I was lucky enough to get upgraded to a FTTH Gigabit connection, and after finishing fine-tuning the IRQ affinities for my router (Raspberry Pi 4B w/4GB RAM), it seems that I've hit a natural limit in regards to reducing CPU utilization without SQM (performing a speedtest currently gives me on average 745Mbps download and 200Mbps upload with 87% utilization of CPU core 1).
The service I'm running is through Telmex Mexico, on a GPON ONT VDSL2 PPPoE asymmetrical connection, and I'm trying to fine-tune cake for my current DL/UL speeds minus 2%. So far running the simple.qos Queue Setup Script with the cake qdisk and a Link Layer Adaptation of 22 leads to reduced latency, and speeds within margin of error, but spikes of 100% on core 1 again, so I was wondering if the was a way to spread the load over the other cores I'm equipped with or how to further fine-tune my setup.

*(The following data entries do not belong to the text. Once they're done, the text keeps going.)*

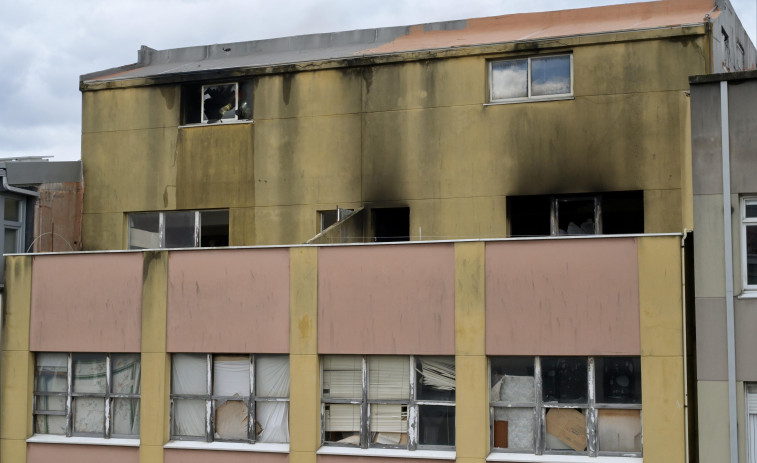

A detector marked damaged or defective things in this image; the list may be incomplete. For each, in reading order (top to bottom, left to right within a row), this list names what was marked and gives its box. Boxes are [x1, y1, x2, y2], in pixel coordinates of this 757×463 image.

broken window [180, 81, 254, 125]
charred window frame [180, 81, 254, 125]
broken window [490, 54, 572, 103]
charred window frame [490, 54, 572, 103]
broken window [127, 210, 227, 250]
charred window frame [127, 210, 229, 250]
broken window [508, 190, 644, 237]
charred window frame [32, 354, 142, 440]
broken window [34, 354, 141, 440]
broken window [171, 356, 290, 446]
charred window frame [171, 358, 290, 444]
broken window [320, 356, 454, 450]
charred window frame [320, 358, 454, 452]
broken window [488, 358, 640, 458]
charred window frame [488, 358, 640, 458]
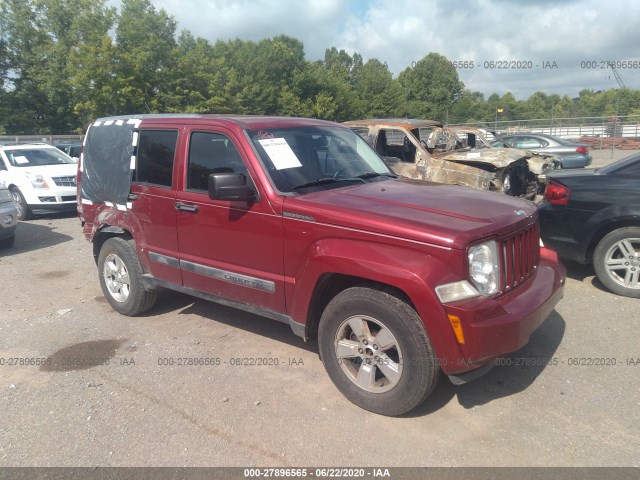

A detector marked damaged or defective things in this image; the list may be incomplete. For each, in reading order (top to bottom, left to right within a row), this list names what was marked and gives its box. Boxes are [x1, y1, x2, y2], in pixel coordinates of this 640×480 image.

rusted car frame [342, 119, 556, 198]
damaged vehicle body [342, 119, 556, 199]
wrecked car [342, 120, 556, 199]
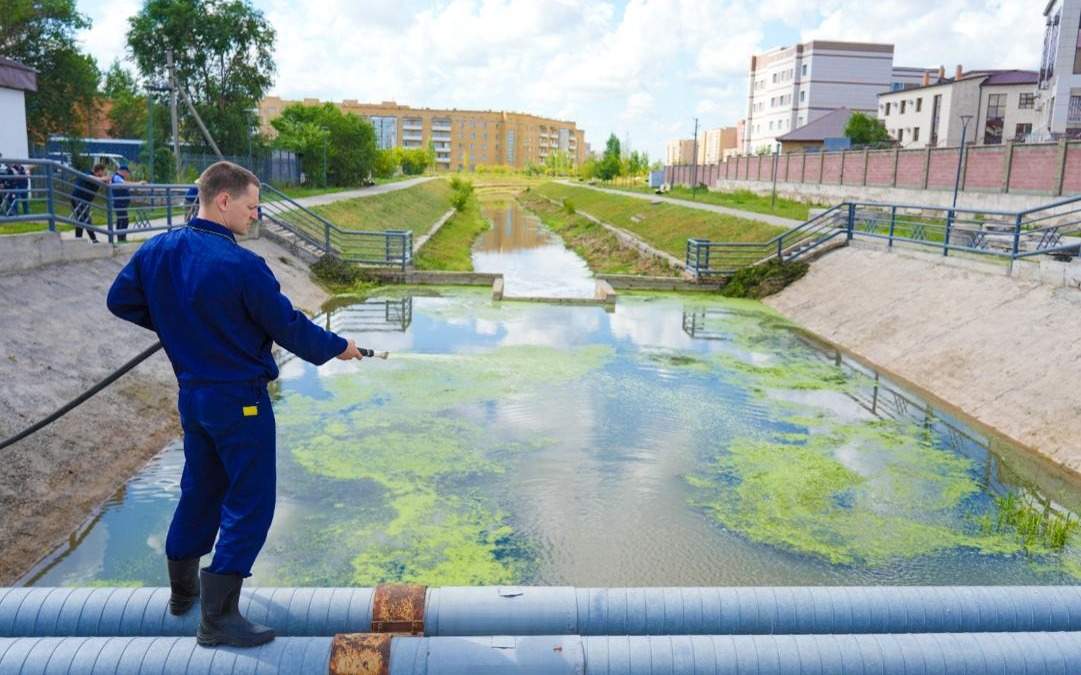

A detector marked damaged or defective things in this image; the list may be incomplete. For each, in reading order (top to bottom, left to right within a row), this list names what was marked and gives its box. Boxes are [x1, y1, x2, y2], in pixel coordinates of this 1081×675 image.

rust stain on pipe [369, 584, 423, 636]
rusty pipe section [10, 584, 1081, 636]
rust stain on pipe [330, 631, 395, 675]
rusty pipe section [10, 631, 1081, 675]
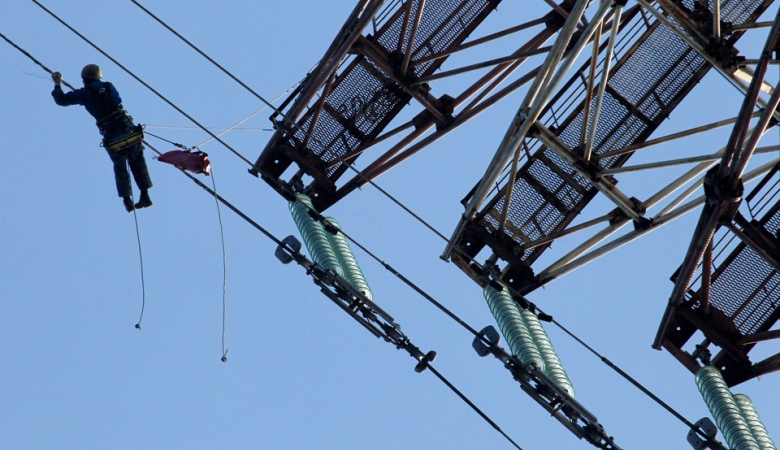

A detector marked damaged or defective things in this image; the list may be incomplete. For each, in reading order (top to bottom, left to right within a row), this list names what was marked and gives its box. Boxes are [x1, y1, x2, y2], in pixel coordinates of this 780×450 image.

rusty metal surface [454, 0, 772, 292]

If anyone has any pointers they'll be pretty appreciated.
On my dual core ARM device (1.3 GHz) cake limits bandwidth to around ~ 400 Mbit/s.
Without I get the same numbers as you ~ 750 Mbit/s. (even with fq_codel + htb)
Why does cake have so much CPU overhead compared to fq_codel ?
Well, yeah it has some more advanced feature set but almost a 50% reduction?
All your SQM related processing is happening on one single core, because the locks/semaphores whathaveyou associated with multi-threaded processing would increase processing latency (and packet latency, which goes against the point of using SQM in the first place).
Hence why balancing IRQs across cores, and using packet steering can help with performance. This thread might explain more:
What is the bandwidth bottleneck for you? Download or upload? You can disable SQM on ingress/egress selectively to get some cycles back. If you're using layer_cake, maybe piece_of_cake might use less CPU since it's not relying as heavily on DSCP tags. You can selectively disable DSCP priorities for ingress/egress as well with the besteffort keyword, but still have fairness and etc available.
1,3GHz sounds like a lot, but at the end of the day these old ARM cores simply don't have the IPC when compared to x86 of a similar age.